* [PETUNJUK PENGERJAAN]
(1) Sebutkan semua pasal GATT 1994 yang dirujuk dalam teks tentang prinsip-prinsip WTO, lengkap dengan paragrafnya bila disebutkan.
(2) Sambung teks tentang prinsip-prinsip WTO mulai setelah kalimat terakhirnya.

* [TEKS SUMBER]

Pasal VI GATT 1994, Persetujuan Antidumping dan
subsidi memperkenankan pengenaan bea masuk anti-dumping dan bea masuk imbalan
hanya kepada perusahaan-perusahaan yang terbukti bersalah melakukan dumping dan
mendapatkan subsidi.
Pasal XIX GATT 1994 dan persetujuan Safeguard
memperkenankan suatu negara untuk mengenakan kuota atas suatu produk impor yang
mengalami lonjakan substansial yang merugikan industri dalam negeri.
5. Tindakan
safeguard untuk mengamankan balance of payment
6. Melarang masuknya suatu
produk yang terbukti mengandung penyakit berbahaya atau penyakit menular yang
membahayakan kesehatan manusia, hewan dan tumbuh-tumbuhan.
D.
Pelanggaran Terhadap Prinsip-prinsip WTO dan Penyelesaiannya
Indonesia
yang secara resmi bergabung dengan World Trade Organization dengan meratifikasi
konvensi WTO melalui Undang-Undang No.7 tahun 1994 secara hukum terikat kepada
ketentuan ketentuan General Agreements on Tariff and Trade (GATT) yang
diantaranya termasuk prinsip-prinsip :
a.
Prinsip
penghapusan hambatan kuantitatif (Non Tariff Barriers/Non Tariff Measures)
sesuai dengan Artikel XI,
paragraaf 1 GATT 1994. GATT pada prinsipnya hanya memperkenankan tindakan
proteksi terhadap industri domestic melalui tarif dan tidak melalui upaya upaya
perdagangan lainnya. Perlindungan melalui tariff ini menunjukkan dengan jelas mengenai
tingkat perlindungan yang diberikan dan masih dimungkinkan adanya kompetisi
yang sehat. Prinsip ini dilakukan untuk mencegah terjadinya proteksi
perdagangan yang bersifat non tarif karena dapat merusak tatanan perekonomian
dunia.
b.
Prinsip
“National Treatment” yang diatur dalam Artikel III,
paragraph 4 GATT 1994.
Menurut
prinsip ini, produk yang diimpor ke dalam suatu negara, harus diperlakukan sama
seperti halnya produk dalam negeri. Dengan prinsip National Treatment ini
dimaksudkan bahwa negara anggota WTO tidak boleh membeda-bedakan perlakuan
terhadap pelaku bisnis domestic dengan pelaku bisnis non domestic, terlebih
terhadap sesama anggota WTO. Prinsip ini berlaku luas, dan berlaku terhadap
semua macam pajak dan pungutan pungutan lainnya. Prinsip ini juga memberikan
suatu perlindungan terhadap proteksionisme sebagai akibat upaya-upaya atau
kebijakan administratif atau legislatif.

* [CUPLIKAN DATA]
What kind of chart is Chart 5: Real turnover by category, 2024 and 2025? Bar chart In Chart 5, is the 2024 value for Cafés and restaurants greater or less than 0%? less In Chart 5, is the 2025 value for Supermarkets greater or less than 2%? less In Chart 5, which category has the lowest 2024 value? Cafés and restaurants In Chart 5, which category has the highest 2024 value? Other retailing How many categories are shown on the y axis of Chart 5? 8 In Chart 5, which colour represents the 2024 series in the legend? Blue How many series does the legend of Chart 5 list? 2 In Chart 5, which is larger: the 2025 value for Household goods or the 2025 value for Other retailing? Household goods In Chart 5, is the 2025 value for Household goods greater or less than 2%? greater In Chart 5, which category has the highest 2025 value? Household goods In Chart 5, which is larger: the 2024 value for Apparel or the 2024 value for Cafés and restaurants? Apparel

* [KUNCI JAWABAN]
(1)
- Pasal VI GATT 1994
- Pasal XIX GATT 1994
- Artikel XI, paragraf 1 GATT 1994
- Artikel III, paragraf 4 GATT 1994

(2)
Dalam
GATT 1994 terdapat artikel yang melarang adanya peraturan-peraturan investasi
yang dapat menyebabkan terganggu dan terhambatnya kelancaran terlaksananya
perdagangan bebas antara Negara-negara di dunia sesuai dengan prinsip-prinsip
yang dianut WTO. Prinsip-Prinsip yang dianut WTO namun dilanggar oleh Indonesia
Yaitu :
a. Prinsip
National Treatment Artikel III, paragraph 4 GATT 1994.
pada dasarnya adalah keharusan suatu Negara untuk memberikan perlakuan yang
sama terhadap semua investor asing, Kebijakan Mobil Nasional dianggap telah
Melanggar ketentuan ini karena pemberian fasilitas penghapusan bea masuk dan
penghapusan pajak barang mewah hanya diberlakukan pada PT. Timor Putra
Nasional.
b. Prinsip
Penghapusan hambatan kuantitatif, Artikel XI, paragraf 1 GATT 1994.
pemerintah Indonesia dinilai telah
melanggar ketentuan keharusan investor menggunakan bahan baku, bahan setengah
jadi, komponen dan suku cadang produksi dalam negeri dalam proses produksi
otomotif dalam negeri, yang dalam industri otomotif Indonesia, ketentuan ini
dikenal sebagai persyaratan kandungan lokal. Berdasarkan ketentuan GATT yang
diimplementasikan dalam aturan aturan Trade Related Investment Measures,
kebijakan persyaratan kandungan lokal merupakan salah satu kebjakan investasi
yang harus dihapus karena menghalangi perdagangan internasional, ketentuan
kandungan lokal sebenarnya merupakan suatu hambatan perdagangan non tariff yang
dalam GATT tidak dapat ditolerir.
Dalam
penyelesaian kasus mobil nasional, WTO memutuskan bahwa Indonesia telah
melanggar Prinsip-Prinsip GATT yaitu National Treatment dan menilai kebijakan
mobil nasional tersebut dinilai tidak sesuai dengan spirit perdagangan bebas
yang diusung WTO, oleh karena itu WTO menjatuhkan putusan kepada Indonesia
untuk menghilangkan subsidi serta segala kemudahan yang diberikan kepada PT.
Timor Putra Nasional selaku produsen Mobil Timor dengan menimbang bahwa :
a.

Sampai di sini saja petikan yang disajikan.